Once you look at these more fundamental things, you find that actually there's very little agreement among Americans, specifically across the D-R partisan divide
Has any other campaign in American history had so much unique symbology? The thin blue line, the red MAGA hat and its variants. All symbols which promote in-group (R) coherence, walling them off from the out-group (D)
No other symbol screams "Democrat" quite as loud. BLM, LGBTQ+ symbology, etc. might be *associated* with Democrats on some level, but they don't uniquely identify them, unlike the thin blue line or the MAGA hat
"Okay, so Deutsch's factors favor dissimilation of R and D partisans. That doesn't mean we're ready for illiberal mobilization. After all, Synder and Ballentine were talking about ethnic identities, and for all their differences, D and R aren't ethnic identities," you object.
That's true. Ethnic identities are different from partisan identities. Partisan identities are whether you identify with a particular political party, whereas ethnic identities are generally defined with respect to descent-based attributes
Just one problem: partisan identities have pretty much all the exact same consequences as ethnic identities. Implicit bias? Prejudice? Stereotyping? In-group preference?

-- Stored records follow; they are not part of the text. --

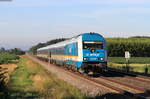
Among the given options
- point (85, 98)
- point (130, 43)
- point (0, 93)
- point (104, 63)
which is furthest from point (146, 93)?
point (130, 43)

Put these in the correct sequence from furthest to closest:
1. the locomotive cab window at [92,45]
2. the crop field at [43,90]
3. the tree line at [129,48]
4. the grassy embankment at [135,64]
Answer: the tree line at [129,48], the grassy embankment at [135,64], the locomotive cab window at [92,45], the crop field at [43,90]

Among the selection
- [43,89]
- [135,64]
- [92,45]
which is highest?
[92,45]

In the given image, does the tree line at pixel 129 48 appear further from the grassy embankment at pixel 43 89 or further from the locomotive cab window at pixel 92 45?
the grassy embankment at pixel 43 89

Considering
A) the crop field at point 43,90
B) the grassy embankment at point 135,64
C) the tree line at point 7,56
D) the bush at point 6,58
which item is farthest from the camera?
the tree line at point 7,56

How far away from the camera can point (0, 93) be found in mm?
12359

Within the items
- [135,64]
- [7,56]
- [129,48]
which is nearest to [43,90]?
[135,64]

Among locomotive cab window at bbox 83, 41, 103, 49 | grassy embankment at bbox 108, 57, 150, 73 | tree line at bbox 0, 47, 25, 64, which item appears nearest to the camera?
locomotive cab window at bbox 83, 41, 103, 49

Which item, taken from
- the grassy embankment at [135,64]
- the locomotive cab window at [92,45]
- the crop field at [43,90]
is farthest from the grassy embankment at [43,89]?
the grassy embankment at [135,64]

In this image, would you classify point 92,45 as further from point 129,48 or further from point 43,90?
point 129,48

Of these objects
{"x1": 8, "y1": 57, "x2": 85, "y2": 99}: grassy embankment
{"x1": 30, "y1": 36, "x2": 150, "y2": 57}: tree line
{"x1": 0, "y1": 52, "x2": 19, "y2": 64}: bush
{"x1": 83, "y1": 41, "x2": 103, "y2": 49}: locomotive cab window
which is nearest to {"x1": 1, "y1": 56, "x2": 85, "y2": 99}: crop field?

It all works on partisan identities too.
Since ethnic identities and partisan identities work on the exact some underlying cognitive and affective processes, *it must be the case* that, in principle, you can get illiberal mobilization based on partisan identities, not just ethnic ones.
So, to summarize: (1) it appears that our media market has gotten more segmented; (2) segmented media markets, along with a set of other phenomena, is driving identity-differentiation; (3) partisan identities work just like ethnic identities on the psychological level; and
(4) media market segmentation drove nationalist mobilization in Central/Eastern Europe, but there's no reason why you can't get similar "illiberal mobilization" along a partisan cleavage.
But must it necessarily come to blows? After all, you might object, "surely ethnic enmity was widespread in Yugoslavia, and we just don't have that many people who hate the out-group enough to start shooting like they did there"
It need not necessarily come to blows, but to this objection I raise two points: first, the extent of ethnic enmity in Yugoslavia was way overstated, by lazy Western journalists who wanted an easy way to frame the breakup of Yugoslavia... (Malcolm 1994)
and by cynical Yugoslav political elites, eager to paint all Croats as ustaše and all Serbs as četnici. (Gagnon 2004)
The second point I want to raise to the "surely it need not necessarily come to blows" argument, is this: you do not need widespread enmity to set off a truly catastrophic series of events.
The actual proportion of rabid cheerleaders for ethnic cleansing was very small. Indeed, the thugs that did the killings in Bosnia-Herzegovina were not ideologues: they were just criminals who used ethnicity as an organizing principle. (Mueller 2000, "The Banality of Ethnic War")
And since ethnicity in the case of Bosnia (and Rwanda) functioned primarily as an organizing principle for violence rather than a motivator, there's no reason why thugs couldn't use MAGA hats and Thin Blue Line flags- partisanship - as a similar such organizing principle.
I guess I'll end this thread with a warning: we are way, way, way closer to the knife's edge than most of us realize.